#### DOCUMENT EXTRACT

..........

Thursday, May 24, 2012

The Wii, Game Design and Stroke

I recently took part in a research trial that aimed to determine if use of the Wii correlated with an improvement in dominant hand function, for patients who had dominant side damage from stroke. It was specific to stroke, rather than general traumatic brain damage, and if you're involved in the study and want to stay blind to whether I had a Wii, or not, stop reading now, because I'm about to get all dirty on your research protocol.

Over six weeks we either had some basic stretching to do, or we followed up the basic stretching with some (project-provided) Wii Sports action. I had the Wii. Our playing was supposed to be daily, no longer than 45 minutes a day, and seated. After two weeks, I felt I had to quit because it was so frustrating to play that it raised my blood pressure substantially. Since raised blood pressure correlates with death, the Wii study was a dud for me.

..........

Records from a data source
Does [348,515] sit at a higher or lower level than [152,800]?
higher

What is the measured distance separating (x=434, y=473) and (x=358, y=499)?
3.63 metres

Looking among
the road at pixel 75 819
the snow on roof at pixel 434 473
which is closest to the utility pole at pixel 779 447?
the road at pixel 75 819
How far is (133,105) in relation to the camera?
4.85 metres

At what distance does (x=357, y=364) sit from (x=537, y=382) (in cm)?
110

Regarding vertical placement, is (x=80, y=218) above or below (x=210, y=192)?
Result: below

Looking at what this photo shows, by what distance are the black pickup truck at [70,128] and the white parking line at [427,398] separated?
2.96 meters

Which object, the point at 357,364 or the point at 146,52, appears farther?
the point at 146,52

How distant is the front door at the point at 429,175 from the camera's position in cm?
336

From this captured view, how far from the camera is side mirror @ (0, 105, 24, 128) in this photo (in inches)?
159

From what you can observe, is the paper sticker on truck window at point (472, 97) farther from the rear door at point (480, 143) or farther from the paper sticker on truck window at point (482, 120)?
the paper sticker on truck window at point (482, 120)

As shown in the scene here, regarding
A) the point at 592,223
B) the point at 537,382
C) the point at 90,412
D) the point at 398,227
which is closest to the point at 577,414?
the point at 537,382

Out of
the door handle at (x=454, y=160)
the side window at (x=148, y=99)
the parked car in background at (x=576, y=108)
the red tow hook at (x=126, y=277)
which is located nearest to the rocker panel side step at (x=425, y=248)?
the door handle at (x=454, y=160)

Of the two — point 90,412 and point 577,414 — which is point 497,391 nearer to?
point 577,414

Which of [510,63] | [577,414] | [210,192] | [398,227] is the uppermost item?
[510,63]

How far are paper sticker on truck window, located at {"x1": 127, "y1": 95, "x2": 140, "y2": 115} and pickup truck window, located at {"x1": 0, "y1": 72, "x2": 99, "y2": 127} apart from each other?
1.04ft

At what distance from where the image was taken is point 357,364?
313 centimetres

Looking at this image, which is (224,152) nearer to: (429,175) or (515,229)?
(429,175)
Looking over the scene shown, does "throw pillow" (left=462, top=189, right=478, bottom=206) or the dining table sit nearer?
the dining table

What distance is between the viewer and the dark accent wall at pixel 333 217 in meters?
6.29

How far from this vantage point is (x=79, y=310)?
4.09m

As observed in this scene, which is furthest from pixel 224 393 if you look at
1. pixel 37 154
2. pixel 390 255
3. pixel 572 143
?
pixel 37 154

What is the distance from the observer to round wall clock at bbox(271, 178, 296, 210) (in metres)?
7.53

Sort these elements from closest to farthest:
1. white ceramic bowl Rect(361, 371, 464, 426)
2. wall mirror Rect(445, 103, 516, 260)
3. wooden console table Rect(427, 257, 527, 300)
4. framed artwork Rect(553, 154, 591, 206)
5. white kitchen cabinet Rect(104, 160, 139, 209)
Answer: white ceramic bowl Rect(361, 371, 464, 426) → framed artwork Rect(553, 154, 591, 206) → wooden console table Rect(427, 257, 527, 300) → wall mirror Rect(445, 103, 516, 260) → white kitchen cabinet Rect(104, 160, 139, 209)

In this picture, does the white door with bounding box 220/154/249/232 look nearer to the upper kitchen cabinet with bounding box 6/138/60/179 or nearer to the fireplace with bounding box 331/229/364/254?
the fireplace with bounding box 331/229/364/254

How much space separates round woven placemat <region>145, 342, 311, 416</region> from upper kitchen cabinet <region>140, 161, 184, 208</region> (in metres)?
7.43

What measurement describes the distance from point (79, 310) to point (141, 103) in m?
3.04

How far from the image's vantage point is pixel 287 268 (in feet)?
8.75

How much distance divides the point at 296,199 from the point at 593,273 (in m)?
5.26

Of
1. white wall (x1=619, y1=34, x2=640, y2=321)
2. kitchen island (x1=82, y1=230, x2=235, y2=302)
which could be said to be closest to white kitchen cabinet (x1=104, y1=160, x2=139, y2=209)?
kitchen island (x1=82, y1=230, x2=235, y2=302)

..........

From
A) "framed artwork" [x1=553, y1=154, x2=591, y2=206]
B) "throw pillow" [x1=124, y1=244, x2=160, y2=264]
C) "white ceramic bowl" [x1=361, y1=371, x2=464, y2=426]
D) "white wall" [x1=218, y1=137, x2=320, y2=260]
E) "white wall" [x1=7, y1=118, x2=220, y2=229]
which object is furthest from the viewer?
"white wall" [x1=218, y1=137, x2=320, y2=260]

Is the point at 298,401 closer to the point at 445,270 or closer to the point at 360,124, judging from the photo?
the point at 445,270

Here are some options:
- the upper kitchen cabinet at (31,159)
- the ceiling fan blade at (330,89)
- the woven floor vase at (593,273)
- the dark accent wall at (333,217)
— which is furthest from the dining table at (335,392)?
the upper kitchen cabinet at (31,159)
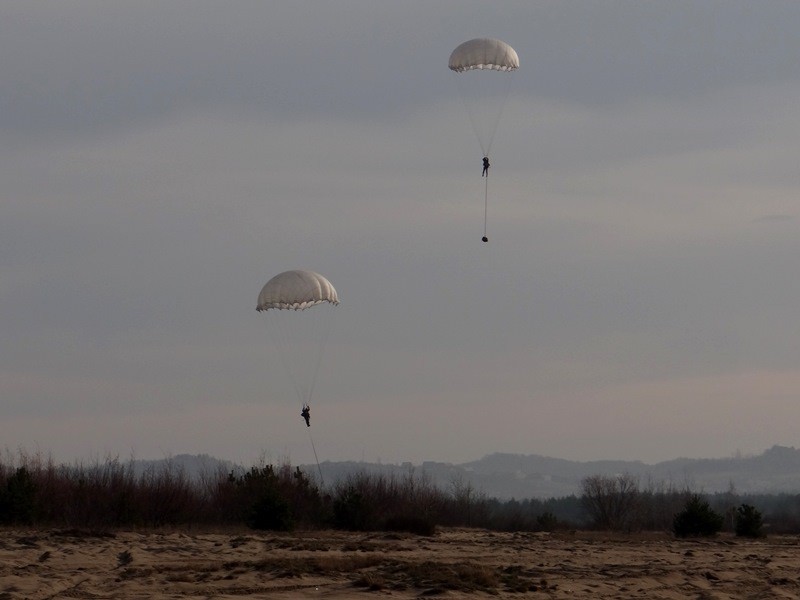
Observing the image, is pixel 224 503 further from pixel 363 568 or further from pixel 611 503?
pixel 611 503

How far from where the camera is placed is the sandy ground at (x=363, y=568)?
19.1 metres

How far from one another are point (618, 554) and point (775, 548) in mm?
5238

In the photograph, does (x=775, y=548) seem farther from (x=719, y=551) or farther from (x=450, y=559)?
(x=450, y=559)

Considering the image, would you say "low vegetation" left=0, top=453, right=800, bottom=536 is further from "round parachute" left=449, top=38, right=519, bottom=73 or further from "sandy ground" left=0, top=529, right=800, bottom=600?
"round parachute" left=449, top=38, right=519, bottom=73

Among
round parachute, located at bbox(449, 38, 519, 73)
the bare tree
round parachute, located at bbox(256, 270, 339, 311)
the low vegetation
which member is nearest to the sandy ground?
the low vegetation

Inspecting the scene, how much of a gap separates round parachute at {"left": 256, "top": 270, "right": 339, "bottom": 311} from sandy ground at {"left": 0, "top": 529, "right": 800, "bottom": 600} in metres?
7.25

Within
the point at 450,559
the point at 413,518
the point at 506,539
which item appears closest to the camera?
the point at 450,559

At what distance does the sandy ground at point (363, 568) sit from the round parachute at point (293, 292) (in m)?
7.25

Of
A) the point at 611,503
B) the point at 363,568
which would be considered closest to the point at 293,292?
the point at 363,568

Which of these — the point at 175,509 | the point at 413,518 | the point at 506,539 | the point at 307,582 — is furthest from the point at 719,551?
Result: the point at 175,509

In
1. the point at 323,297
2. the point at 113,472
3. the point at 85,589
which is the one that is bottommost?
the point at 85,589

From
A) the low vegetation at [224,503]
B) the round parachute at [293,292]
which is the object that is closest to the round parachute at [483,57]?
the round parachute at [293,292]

..........

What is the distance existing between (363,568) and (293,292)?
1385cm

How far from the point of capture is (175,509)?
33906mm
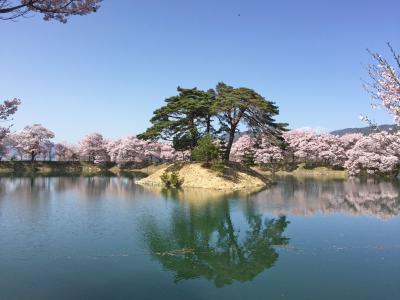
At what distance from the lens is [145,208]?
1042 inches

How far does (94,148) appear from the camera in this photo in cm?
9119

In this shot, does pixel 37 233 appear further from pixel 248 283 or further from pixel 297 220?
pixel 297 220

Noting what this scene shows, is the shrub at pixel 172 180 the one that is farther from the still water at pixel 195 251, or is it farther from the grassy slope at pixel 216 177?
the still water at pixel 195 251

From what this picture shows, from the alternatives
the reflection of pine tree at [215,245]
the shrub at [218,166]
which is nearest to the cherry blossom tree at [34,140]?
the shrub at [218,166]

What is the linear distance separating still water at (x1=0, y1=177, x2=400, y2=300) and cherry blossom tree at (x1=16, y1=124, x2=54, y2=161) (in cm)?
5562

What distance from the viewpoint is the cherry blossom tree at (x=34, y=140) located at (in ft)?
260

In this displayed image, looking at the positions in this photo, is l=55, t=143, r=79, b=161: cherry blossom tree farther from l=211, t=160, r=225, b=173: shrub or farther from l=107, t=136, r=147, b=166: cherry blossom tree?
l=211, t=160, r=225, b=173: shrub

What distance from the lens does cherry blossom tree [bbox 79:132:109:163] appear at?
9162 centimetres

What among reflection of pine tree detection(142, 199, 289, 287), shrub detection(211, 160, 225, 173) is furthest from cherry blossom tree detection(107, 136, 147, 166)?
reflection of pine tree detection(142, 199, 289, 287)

..........

Reproduce the entire text about the Wii, game design and stroke, word for word.

Thursday, May 24, 2012

The Wii, Game Design and Stroke

I recently took part in a research trial that aimed to determine if use of the Wii correlated with an improvement in dominant hand function, for patients who had dominant side damage from stroke. It was specific to stroke, rather than general traumatic brain damage, and if you're involved in the study and want to stay blind to whether I had a Wii, or not, stop reading now, because I'm about to get all dirty on your research protocol.

Over six weeks we either had some basic stretching to do, or we followed up the basic stretching with some (project-provided) Wii Sports action. I had the Wii. Our playing was supposed to be daily, no longer than 45 minutes a day, and seated. After two weeks, I felt I had to quit because it was so frustrating to play that it raised my blood pressure substantially. Since raised blood pressure correlates with death, the Wii study was a dud for me.